» **WORK INSTRUCTIONS**
Copy the records below exactly, starting at the line that contains "Схема сети для" and ending at the line that contains "Tabela mintermos maxtermos.PNG"; leave out any pictures.

(Records excerpted from a collection)
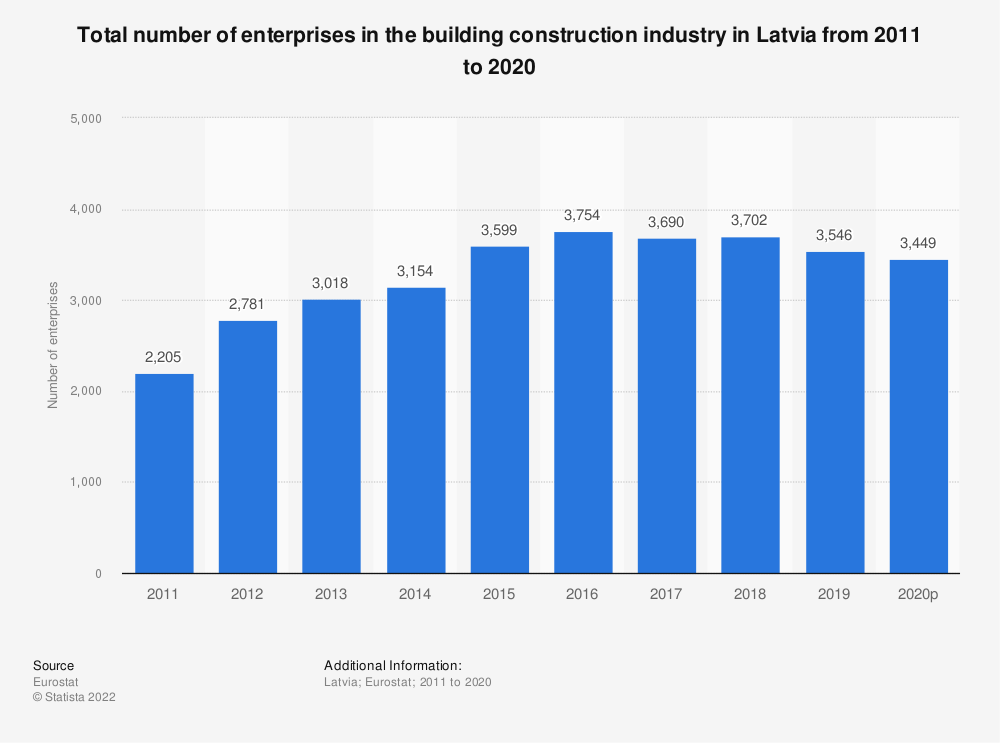 Statistic: Total number of enterprises in the building construction industry in Latvia from 2010 to 2015 | Statista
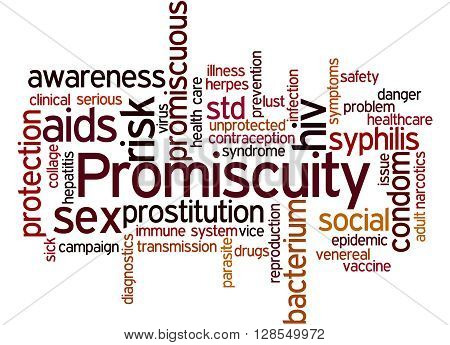 Promiscuity, Word Cloud Concept 6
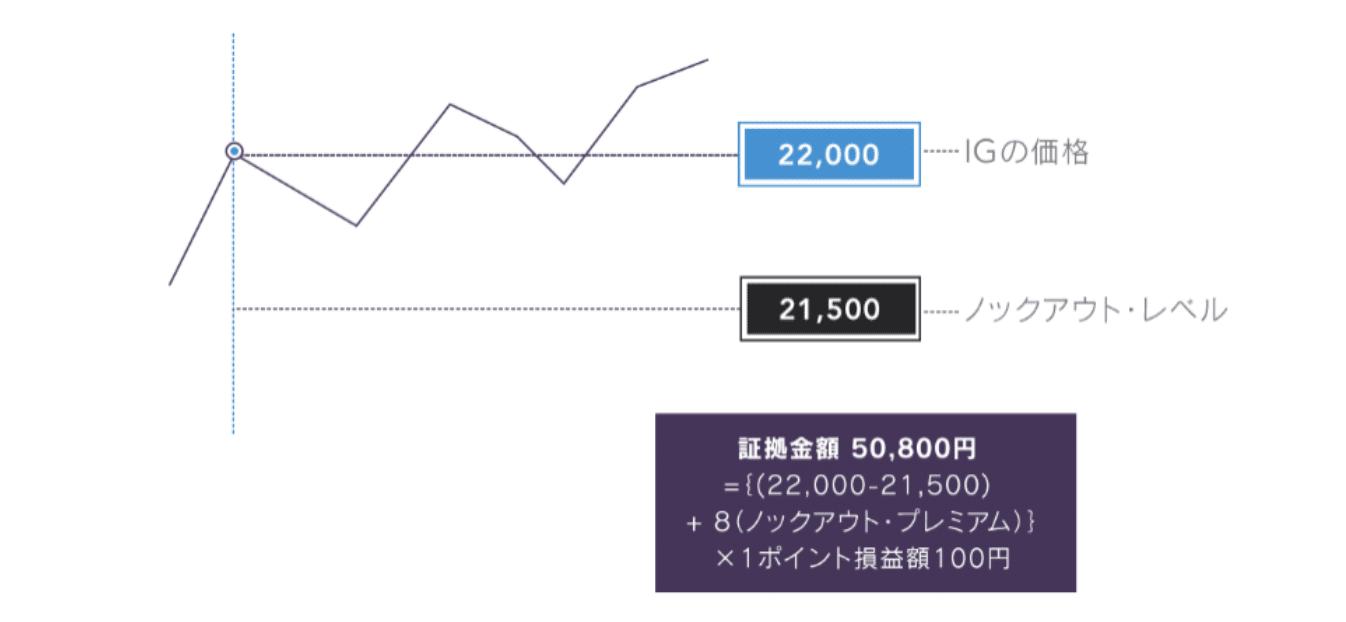 IG証券 ノックアウトオプション 特徴 評判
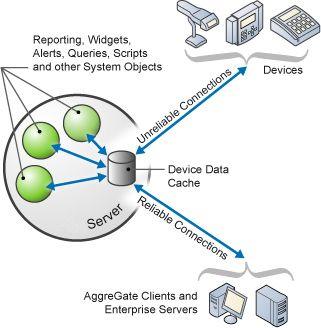 Device Snapshots and Bidirectional Synchronization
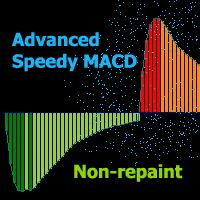 Advanced Speedy MACD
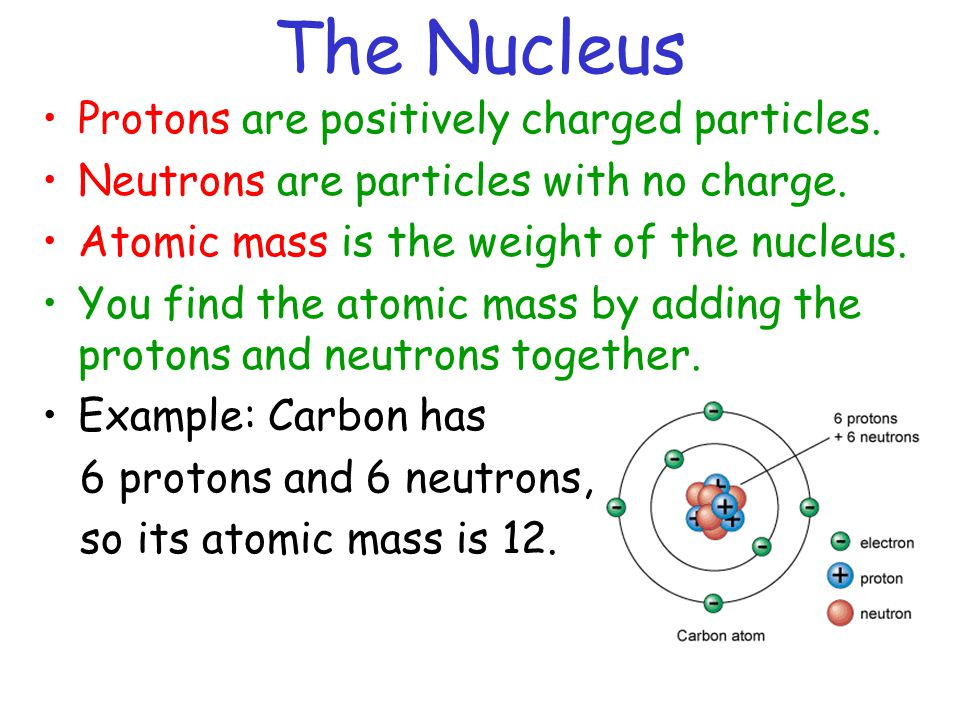 The Nucleus Protons are positively charged particles. Neutrons are particles with no charge. Atomic mass is the weight of the nucleus. You find the at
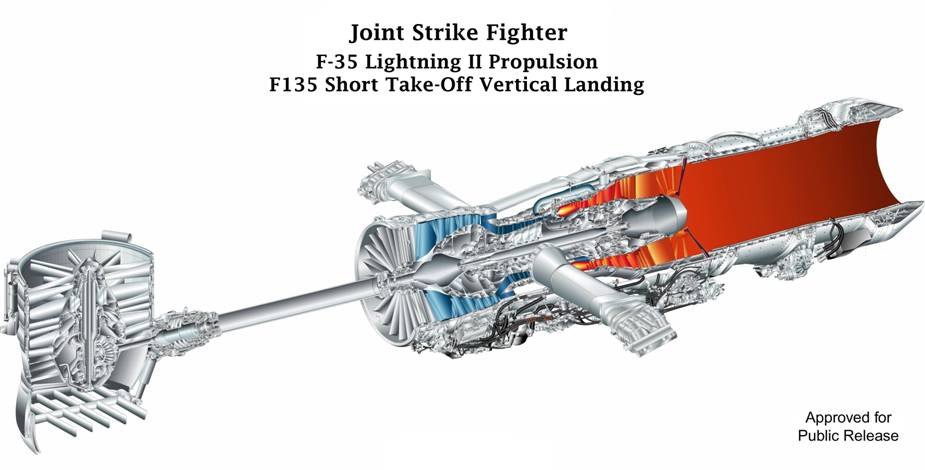 F135-PW-600 engine for F-35B Short Take Off and Vertical Landing (STOVL)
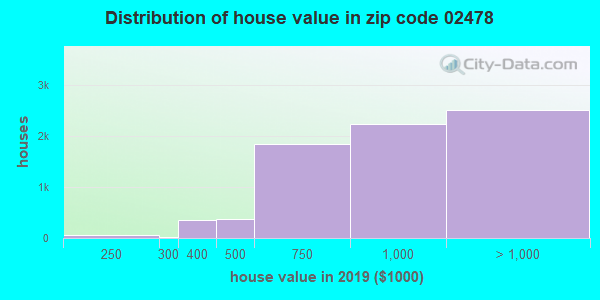 Zip code 02478 house/condo values in 2010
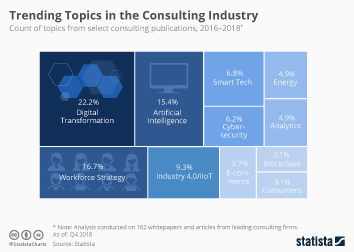 Consulting services industry in the U.S. Infographic - Trending Topics in the Consulting Industry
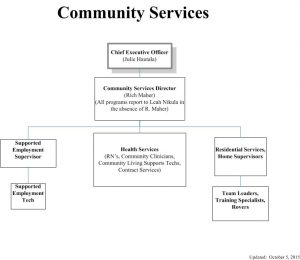 Community Services - October 2015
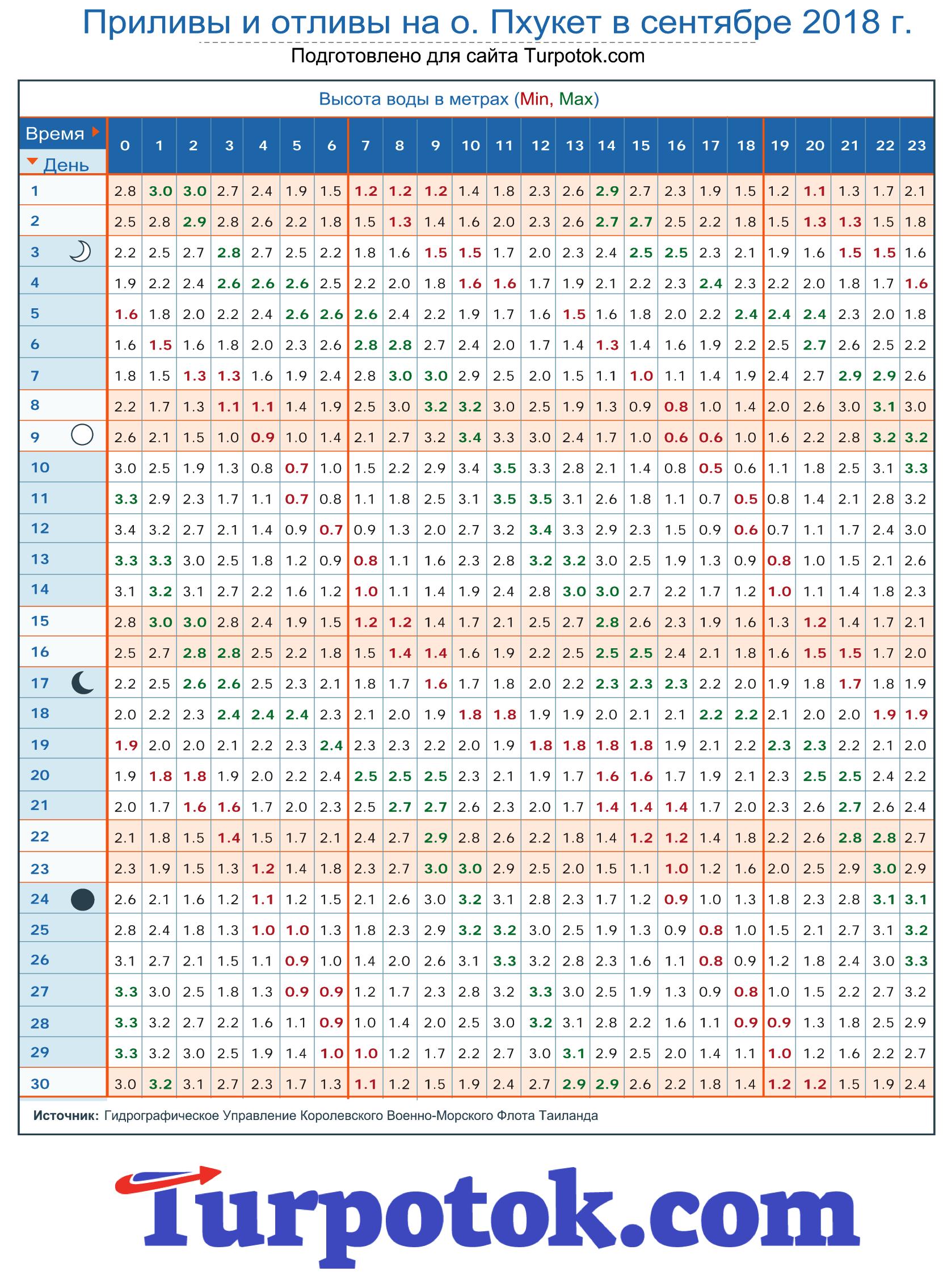 Таблица «Приливы и отливы на Пхукете в сентябре 2018 года»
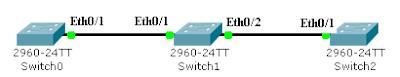 Схема сети для тестирования прозрачного режима VTP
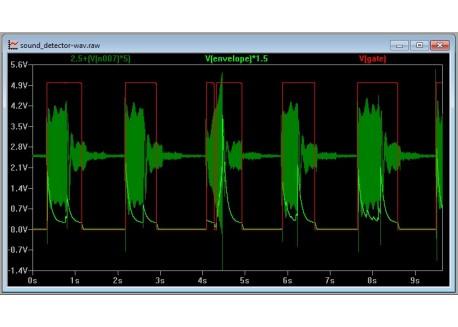 Detector de sonido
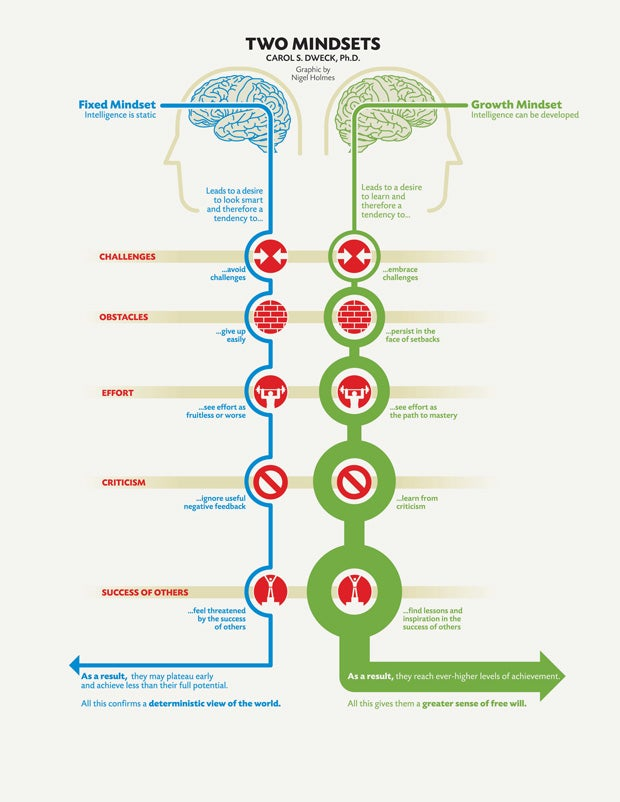 fixed and growth mindsets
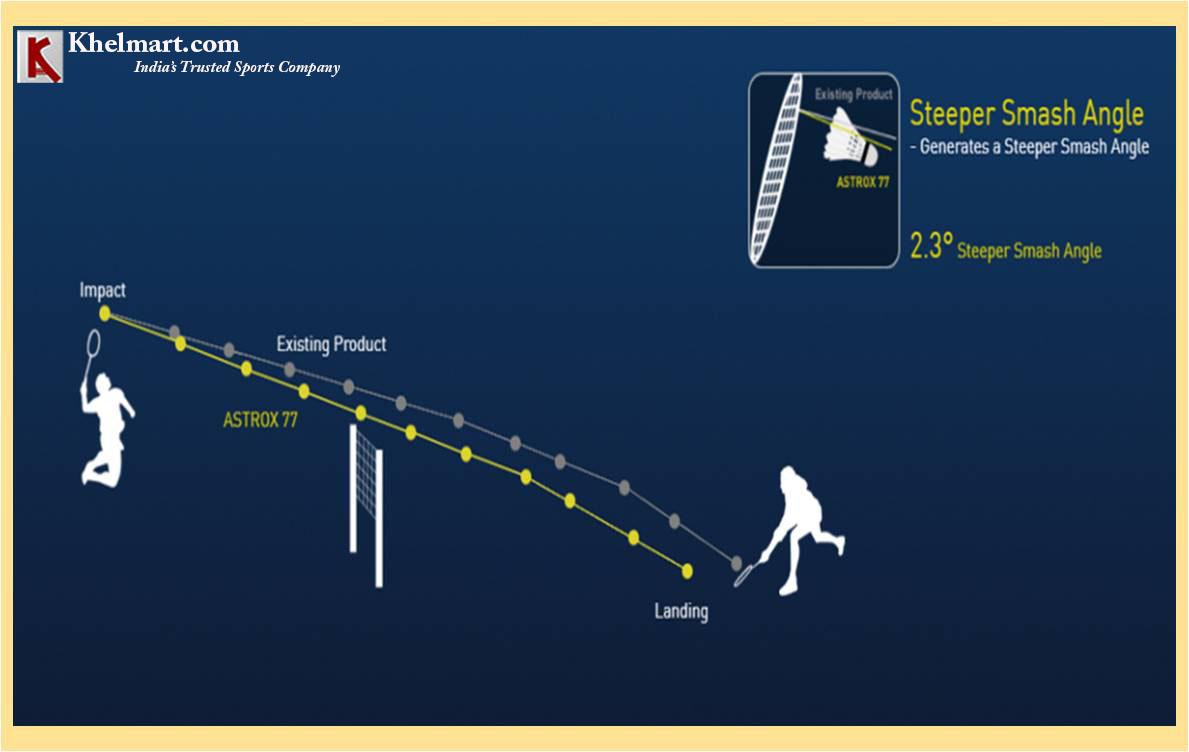 Yonex ASTROX 77 Racket Technology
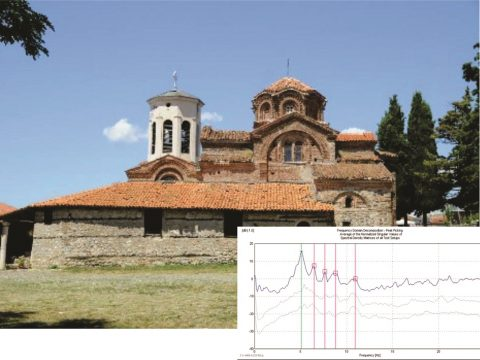 Project: Experimental testing of the monastic compound of the Holy Virgin Peribleptos in Ohrid by application of the ambient vibration method, 2011 (Investor: Cultural Heritage Protection Office of R. N. Macedonia).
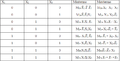 Tabela mintermos maxtermos.PNG
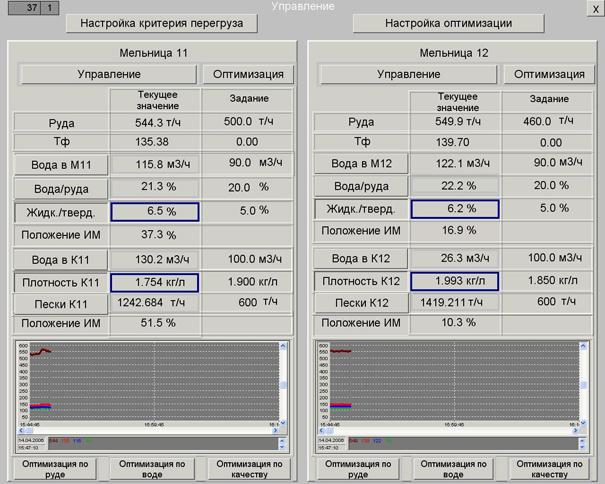 Ниже приведен пример окон визуализации ЛАСУ ТПИ (мнемосхемы процесса и окна отображения технологических трендов).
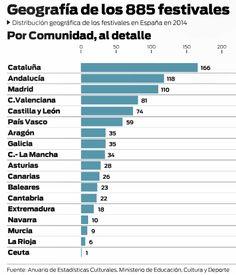 geografía de los festivales en España. Datos del Anuario de Estadísticas Culturales. MECD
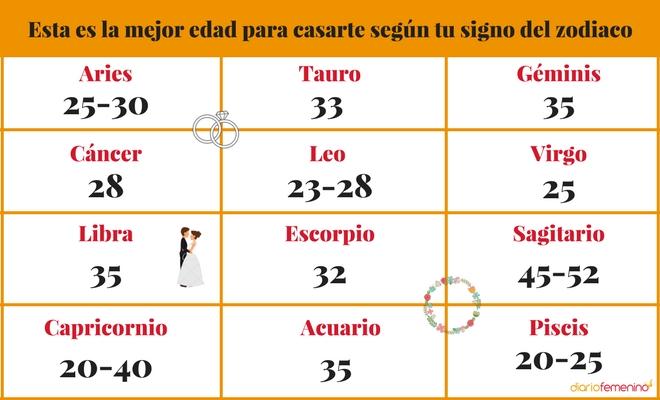 Horóscopo Esta Es La Mejor Edad Para Casarte Según Tu Signo Del Zodiaco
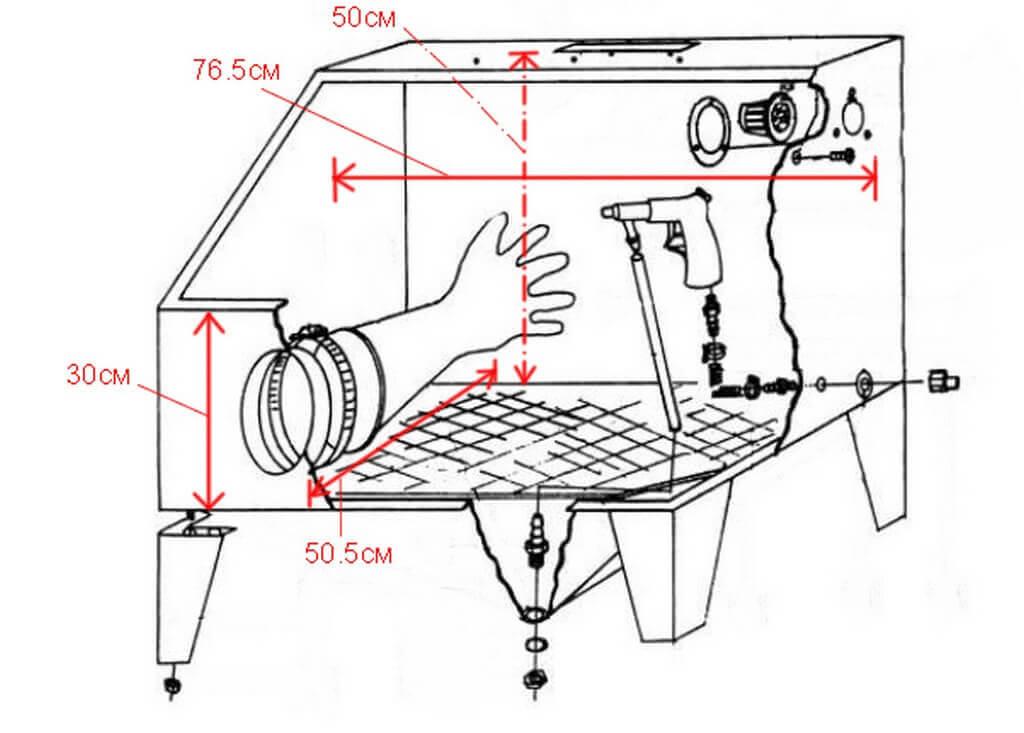 Как собрать пескоструйный аппарат в домашних условиях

» **RESULT**
 Схема сети для тестирования прозрачного режима VTP
 Detector de sonido
 fixed and growth mindsets
 Yonex ASTROX 77 Racket Technology
 Project: Experimental testing of the monastic compound of the Holy Virgin Peribleptos in Ohrid by application of the ambient vibration method, 2011 (Investor: Cultural Heritage Protection Office of R. N. Macedonia).
 Tabela mintermos maxtermos.PNG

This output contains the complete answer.